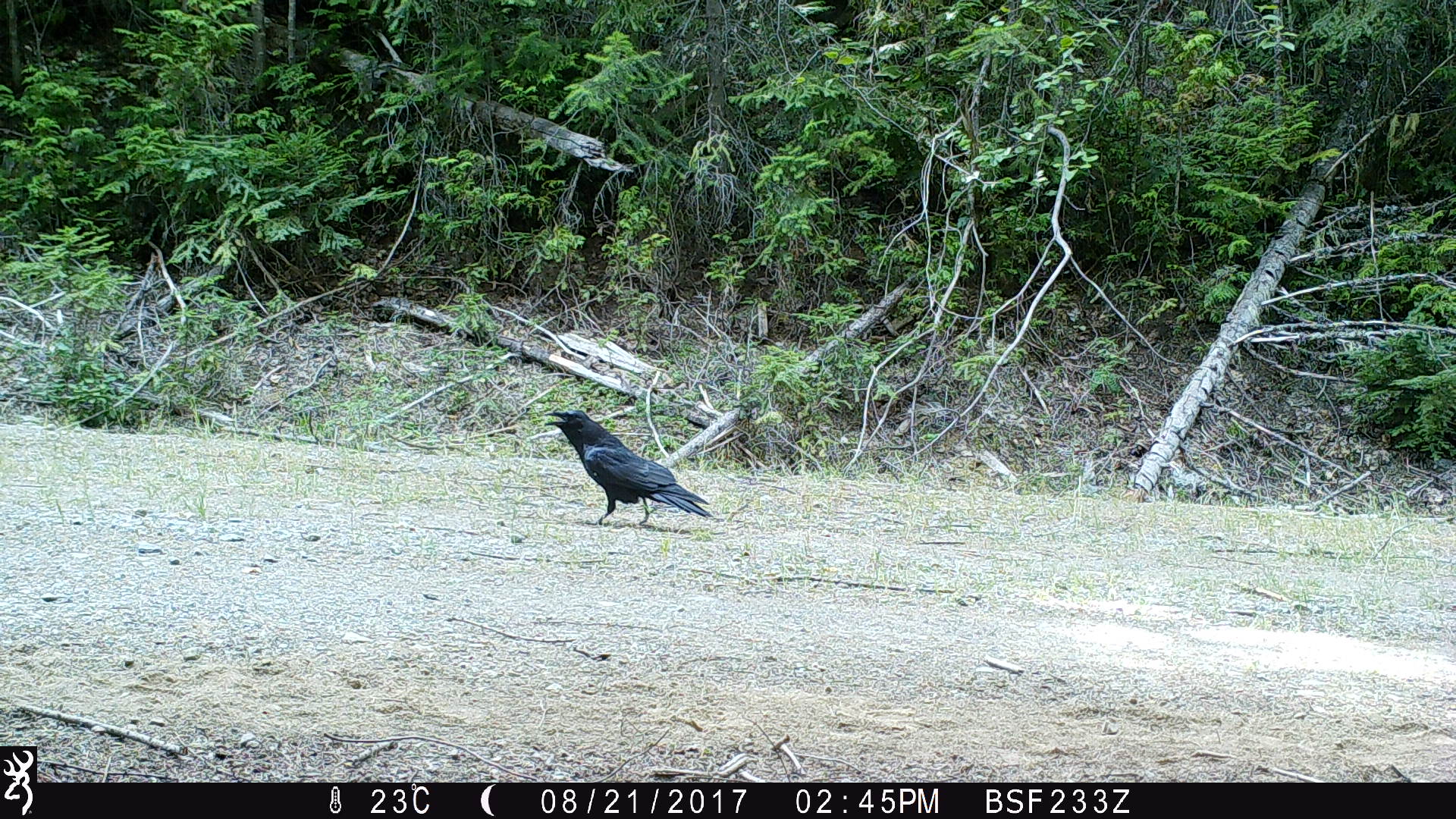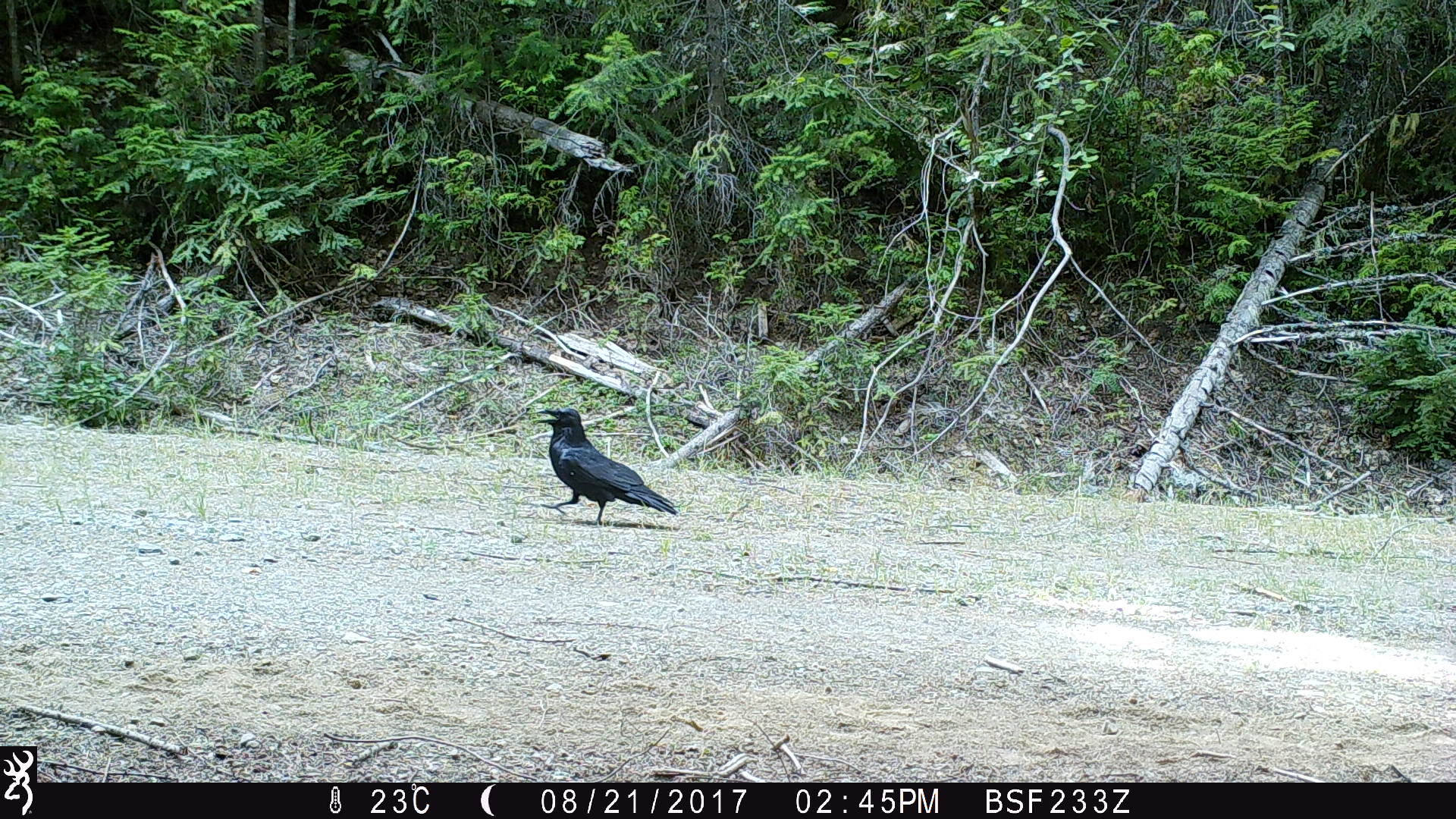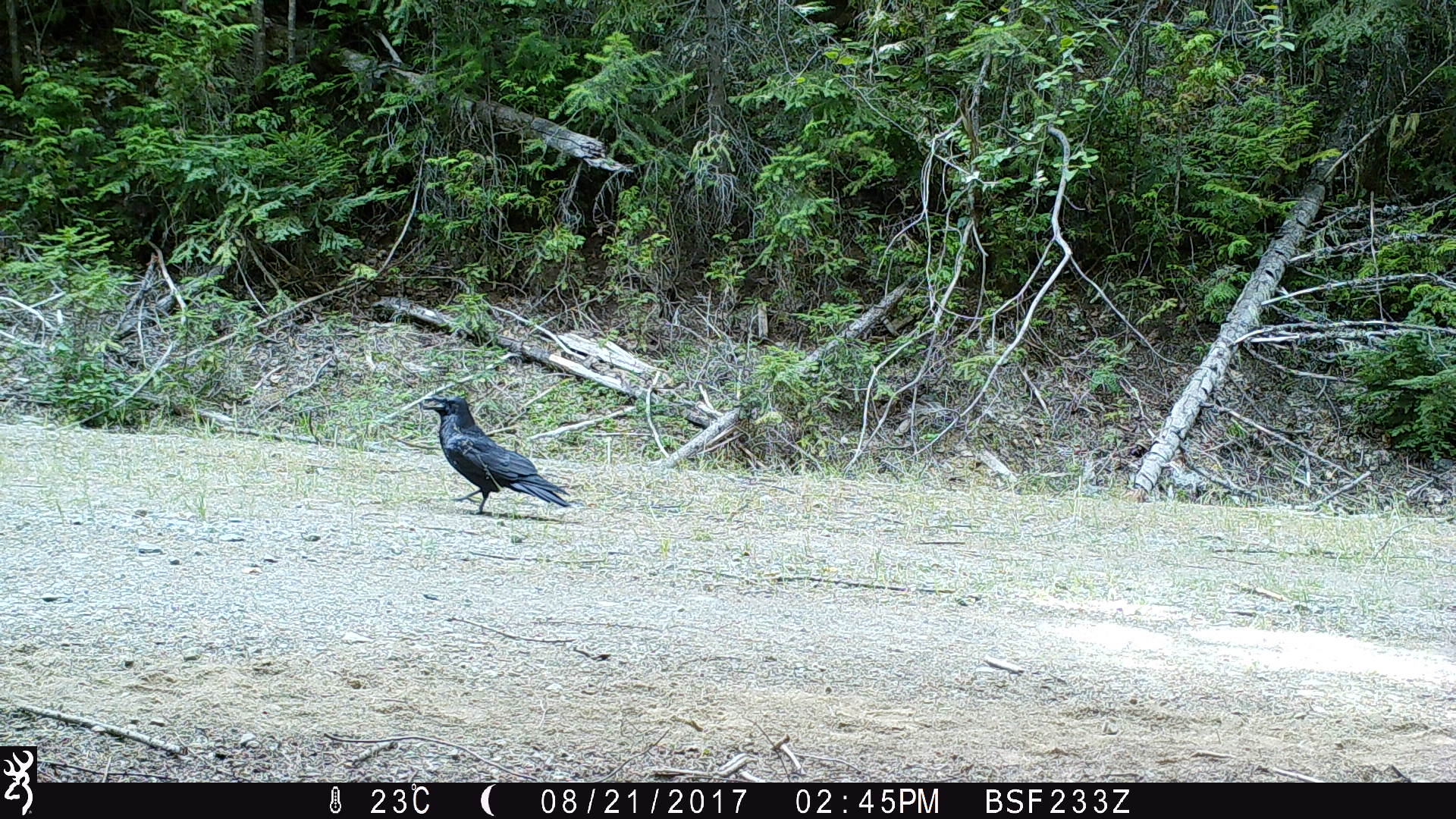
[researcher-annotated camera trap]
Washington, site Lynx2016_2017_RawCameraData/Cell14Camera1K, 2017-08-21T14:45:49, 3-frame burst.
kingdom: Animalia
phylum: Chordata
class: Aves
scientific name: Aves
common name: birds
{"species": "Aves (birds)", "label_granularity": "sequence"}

:::

| PROBLEM |
With the pictures removed, write the listing out word for word.

| REPLY TO THE EXERCISE |
[researcher-annotated camera trap]
Washington, site Lynx2016_2017_RawCameraData/Cell14Camera1K, 2017-08-21T14:45:49, 3-frame burst.
kingdom: Animalia
phylum: Chordata
class: Aves
scientific name: Aves
common name: birds
{"species": "Aves (birds)", "label_granularity": "sequence"}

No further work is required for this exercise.